American middle class bio

Si te pidieran describir como tu “clase social” ha afectado tu vida, serías capaz de publicarlo en internet?  Bryan Caplan (americano, BA de Berkeley, doctorado en Princeton, padre de dos gemelitos), no tiene ningún problema:
“My childhood would have been much worse if I had grown up poor, but frankly, I doubt that my adult life would have been very different. As long as I had enough to eat, poverty per se wouldn’t have bothered me much. But based on my experience with non-ability-tracked classes, I would have been friendless and bored out of my mind. (These days, perhaps, I could have found solace on the internet at a public school or library). By the time I finished high school, though, there would probably have been plenty of scholarship money available for me. Even if there weren’t, I would have been fanatically motivated to put myself through college in order to escape from my origins.

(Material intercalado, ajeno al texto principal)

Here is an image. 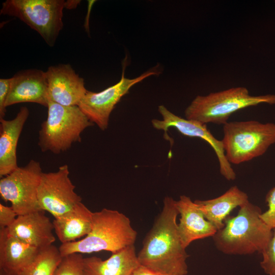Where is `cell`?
Wrapping results in <instances>:
<instances>
[{
	"mask_svg": "<svg viewBox=\"0 0 275 275\" xmlns=\"http://www.w3.org/2000/svg\"><path fill=\"white\" fill-rule=\"evenodd\" d=\"M176 201L163 200L162 209L146 235L138 254L140 265L164 275H186L189 256L178 231Z\"/></svg>",
	"mask_w": 275,
	"mask_h": 275,
	"instance_id": "6da1fadb",
	"label": "cell"
},
{
	"mask_svg": "<svg viewBox=\"0 0 275 275\" xmlns=\"http://www.w3.org/2000/svg\"><path fill=\"white\" fill-rule=\"evenodd\" d=\"M262 212L250 201L240 207L237 214L227 217L224 227L212 236L216 249L227 255L261 254L273 232L260 217Z\"/></svg>",
	"mask_w": 275,
	"mask_h": 275,
	"instance_id": "7a4b0ae2",
	"label": "cell"
},
{
	"mask_svg": "<svg viewBox=\"0 0 275 275\" xmlns=\"http://www.w3.org/2000/svg\"><path fill=\"white\" fill-rule=\"evenodd\" d=\"M137 234L125 214L103 208L93 212L91 229L87 236L81 240L62 243L59 250L62 257L101 251L114 253L134 245Z\"/></svg>",
	"mask_w": 275,
	"mask_h": 275,
	"instance_id": "3957f363",
	"label": "cell"
},
{
	"mask_svg": "<svg viewBox=\"0 0 275 275\" xmlns=\"http://www.w3.org/2000/svg\"><path fill=\"white\" fill-rule=\"evenodd\" d=\"M261 103L275 104V95H251L243 87L198 95L185 111V118L202 124L224 125L236 112Z\"/></svg>",
	"mask_w": 275,
	"mask_h": 275,
	"instance_id": "277c9868",
	"label": "cell"
},
{
	"mask_svg": "<svg viewBox=\"0 0 275 275\" xmlns=\"http://www.w3.org/2000/svg\"><path fill=\"white\" fill-rule=\"evenodd\" d=\"M222 140L227 160L232 164L249 161L264 154L275 143V124L256 120L228 122Z\"/></svg>",
	"mask_w": 275,
	"mask_h": 275,
	"instance_id": "5b68a950",
	"label": "cell"
},
{
	"mask_svg": "<svg viewBox=\"0 0 275 275\" xmlns=\"http://www.w3.org/2000/svg\"><path fill=\"white\" fill-rule=\"evenodd\" d=\"M46 120L39 132L38 145L42 152L60 154L81 141L80 134L93 125L77 105L64 106L48 100Z\"/></svg>",
	"mask_w": 275,
	"mask_h": 275,
	"instance_id": "8992f818",
	"label": "cell"
},
{
	"mask_svg": "<svg viewBox=\"0 0 275 275\" xmlns=\"http://www.w3.org/2000/svg\"><path fill=\"white\" fill-rule=\"evenodd\" d=\"M64 8V0H7L0 13L18 18L52 47L63 28Z\"/></svg>",
	"mask_w": 275,
	"mask_h": 275,
	"instance_id": "52a82bcc",
	"label": "cell"
},
{
	"mask_svg": "<svg viewBox=\"0 0 275 275\" xmlns=\"http://www.w3.org/2000/svg\"><path fill=\"white\" fill-rule=\"evenodd\" d=\"M43 172L39 162L31 160L0 180V195L10 202L18 215L41 210L38 201V188Z\"/></svg>",
	"mask_w": 275,
	"mask_h": 275,
	"instance_id": "ba28073f",
	"label": "cell"
},
{
	"mask_svg": "<svg viewBox=\"0 0 275 275\" xmlns=\"http://www.w3.org/2000/svg\"><path fill=\"white\" fill-rule=\"evenodd\" d=\"M67 164L54 172L43 173L38 188V201L42 211L50 213L54 218L74 209L81 202L75 191V186L69 177Z\"/></svg>",
	"mask_w": 275,
	"mask_h": 275,
	"instance_id": "9c48e42d",
	"label": "cell"
},
{
	"mask_svg": "<svg viewBox=\"0 0 275 275\" xmlns=\"http://www.w3.org/2000/svg\"><path fill=\"white\" fill-rule=\"evenodd\" d=\"M125 67L123 68L121 78L117 83L99 92L87 90L78 105L89 120L102 130L107 129L112 112L133 86L150 76L159 74V71L154 68L130 79L125 77Z\"/></svg>",
	"mask_w": 275,
	"mask_h": 275,
	"instance_id": "30bf717a",
	"label": "cell"
},
{
	"mask_svg": "<svg viewBox=\"0 0 275 275\" xmlns=\"http://www.w3.org/2000/svg\"><path fill=\"white\" fill-rule=\"evenodd\" d=\"M158 110L162 120L153 119L152 124L155 129L164 131L166 140L170 141L167 131L169 127H173L184 135L204 140L212 147L216 155L221 174L228 181L236 179V173L226 158L222 140H218L213 135L206 124L182 118L172 113L162 105L158 106Z\"/></svg>",
	"mask_w": 275,
	"mask_h": 275,
	"instance_id": "8fae6325",
	"label": "cell"
},
{
	"mask_svg": "<svg viewBox=\"0 0 275 275\" xmlns=\"http://www.w3.org/2000/svg\"><path fill=\"white\" fill-rule=\"evenodd\" d=\"M45 74L48 100L64 106H78L87 90L84 79L70 64L50 66Z\"/></svg>",
	"mask_w": 275,
	"mask_h": 275,
	"instance_id": "7c38bea8",
	"label": "cell"
},
{
	"mask_svg": "<svg viewBox=\"0 0 275 275\" xmlns=\"http://www.w3.org/2000/svg\"><path fill=\"white\" fill-rule=\"evenodd\" d=\"M5 106L33 102L47 107L48 87L45 72L37 69L19 71L11 78Z\"/></svg>",
	"mask_w": 275,
	"mask_h": 275,
	"instance_id": "4fadbf2b",
	"label": "cell"
},
{
	"mask_svg": "<svg viewBox=\"0 0 275 275\" xmlns=\"http://www.w3.org/2000/svg\"><path fill=\"white\" fill-rule=\"evenodd\" d=\"M53 229V223L42 210L18 215L14 223L6 228L9 234L39 249L55 241Z\"/></svg>",
	"mask_w": 275,
	"mask_h": 275,
	"instance_id": "5bb4252c",
	"label": "cell"
},
{
	"mask_svg": "<svg viewBox=\"0 0 275 275\" xmlns=\"http://www.w3.org/2000/svg\"><path fill=\"white\" fill-rule=\"evenodd\" d=\"M180 216L178 231L183 246L187 247L194 241L212 237L217 229L203 215L196 203L185 195L176 201Z\"/></svg>",
	"mask_w": 275,
	"mask_h": 275,
	"instance_id": "9a60e30c",
	"label": "cell"
},
{
	"mask_svg": "<svg viewBox=\"0 0 275 275\" xmlns=\"http://www.w3.org/2000/svg\"><path fill=\"white\" fill-rule=\"evenodd\" d=\"M29 115L25 106L20 108L16 116L10 120L0 119V177L10 174L19 167L16 149L22 128Z\"/></svg>",
	"mask_w": 275,
	"mask_h": 275,
	"instance_id": "2e32d148",
	"label": "cell"
},
{
	"mask_svg": "<svg viewBox=\"0 0 275 275\" xmlns=\"http://www.w3.org/2000/svg\"><path fill=\"white\" fill-rule=\"evenodd\" d=\"M0 229V268L18 275L35 259L40 250Z\"/></svg>",
	"mask_w": 275,
	"mask_h": 275,
	"instance_id": "e0dca14e",
	"label": "cell"
},
{
	"mask_svg": "<svg viewBox=\"0 0 275 275\" xmlns=\"http://www.w3.org/2000/svg\"><path fill=\"white\" fill-rule=\"evenodd\" d=\"M140 265L133 245L104 260L95 256L84 258L83 275H131Z\"/></svg>",
	"mask_w": 275,
	"mask_h": 275,
	"instance_id": "ac0fdd59",
	"label": "cell"
},
{
	"mask_svg": "<svg viewBox=\"0 0 275 275\" xmlns=\"http://www.w3.org/2000/svg\"><path fill=\"white\" fill-rule=\"evenodd\" d=\"M249 201L247 194L234 185L217 198L194 202L205 218L218 230L224 227L225 219L234 208Z\"/></svg>",
	"mask_w": 275,
	"mask_h": 275,
	"instance_id": "d6986e66",
	"label": "cell"
},
{
	"mask_svg": "<svg viewBox=\"0 0 275 275\" xmlns=\"http://www.w3.org/2000/svg\"><path fill=\"white\" fill-rule=\"evenodd\" d=\"M93 212L81 202L52 223L55 233L62 243L76 241L91 231Z\"/></svg>",
	"mask_w": 275,
	"mask_h": 275,
	"instance_id": "ffe728a7",
	"label": "cell"
},
{
	"mask_svg": "<svg viewBox=\"0 0 275 275\" xmlns=\"http://www.w3.org/2000/svg\"><path fill=\"white\" fill-rule=\"evenodd\" d=\"M62 257L53 244L40 250L35 259L18 275H54Z\"/></svg>",
	"mask_w": 275,
	"mask_h": 275,
	"instance_id": "44dd1931",
	"label": "cell"
},
{
	"mask_svg": "<svg viewBox=\"0 0 275 275\" xmlns=\"http://www.w3.org/2000/svg\"><path fill=\"white\" fill-rule=\"evenodd\" d=\"M84 259L79 253L62 257L54 275H83Z\"/></svg>",
	"mask_w": 275,
	"mask_h": 275,
	"instance_id": "7402d4cb",
	"label": "cell"
},
{
	"mask_svg": "<svg viewBox=\"0 0 275 275\" xmlns=\"http://www.w3.org/2000/svg\"><path fill=\"white\" fill-rule=\"evenodd\" d=\"M260 266L267 275H275V229L267 246L262 252Z\"/></svg>",
	"mask_w": 275,
	"mask_h": 275,
	"instance_id": "603a6c76",
	"label": "cell"
},
{
	"mask_svg": "<svg viewBox=\"0 0 275 275\" xmlns=\"http://www.w3.org/2000/svg\"><path fill=\"white\" fill-rule=\"evenodd\" d=\"M265 201L268 209L262 212L260 217L273 230L275 229V186L266 194Z\"/></svg>",
	"mask_w": 275,
	"mask_h": 275,
	"instance_id": "cb8c5ba5",
	"label": "cell"
},
{
	"mask_svg": "<svg viewBox=\"0 0 275 275\" xmlns=\"http://www.w3.org/2000/svg\"><path fill=\"white\" fill-rule=\"evenodd\" d=\"M18 215L12 207L0 204V229L8 228L15 221Z\"/></svg>",
	"mask_w": 275,
	"mask_h": 275,
	"instance_id": "d4e9b609",
	"label": "cell"
},
{
	"mask_svg": "<svg viewBox=\"0 0 275 275\" xmlns=\"http://www.w3.org/2000/svg\"><path fill=\"white\" fill-rule=\"evenodd\" d=\"M11 78L0 79V119L4 118L6 113V101L9 94Z\"/></svg>",
	"mask_w": 275,
	"mask_h": 275,
	"instance_id": "484cf974",
	"label": "cell"
},
{
	"mask_svg": "<svg viewBox=\"0 0 275 275\" xmlns=\"http://www.w3.org/2000/svg\"><path fill=\"white\" fill-rule=\"evenodd\" d=\"M131 275H164L155 272L146 267L140 265L132 272Z\"/></svg>",
	"mask_w": 275,
	"mask_h": 275,
	"instance_id": "4316f807",
	"label": "cell"
},
{
	"mask_svg": "<svg viewBox=\"0 0 275 275\" xmlns=\"http://www.w3.org/2000/svg\"><path fill=\"white\" fill-rule=\"evenodd\" d=\"M94 1H88V13L86 17L85 23H84V28H85L87 32H89V16L90 13V10L91 9V6H92V5L94 3Z\"/></svg>",
	"mask_w": 275,
	"mask_h": 275,
	"instance_id": "83f0119b",
	"label": "cell"
},
{
	"mask_svg": "<svg viewBox=\"0 0 275 275\" xmlns=\"http://www.w3.org/2000/svg\"><path fill=\"white\" fill-rule=\"evenodd\" d=\"M78 0H68L65 1V8L68 9H75L80 3Z\"/></svg>",
	"mask_w": 275,
	"mask_h": 275,
	"instance_id": "f1b7e54d",
	"label": "cell"
},
{
	"mask_svg": "<svg viewBox=\"0 0 275 275\" xmlns=\"http://www.w3.org/2000/svg\"><path fill=\"white\" fill-rule=\"evenodd\" d=\"M0 275H16L12 273H10L3 269L0 268Z\"/></svg>",
	"mask_w": 275,
	"mask_h": 275,
	"instance_id": "f546056e",
	"label": "cell"
}]
</instances>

You could say that growing up poor would have stifled my mental development, but I doubt it. Twin and adoption studies show that childhood environment has little or no long-run effect on IQ. You could say that growing up poor would have changed my attitudes. But I’m a difficult person to mould. I’m an atheist despite sixteen years of my mother’s Catholic indoctrination. If anything, I think that growing up poor would have made me more elitist than I already am, just as growing up Catholic made me more impious.

For my adult life to have been radically different, I would probably have needed to grow up in an absolutely poor family in the Third World, not a relatively poor family in the First World. My instinct in that situation would be to learn English and migrate to the U.S., but immigration restrictions would get in the way. This realization is part of the reason I have so much more sympathy for immigrants than I do for low-skilled Americans.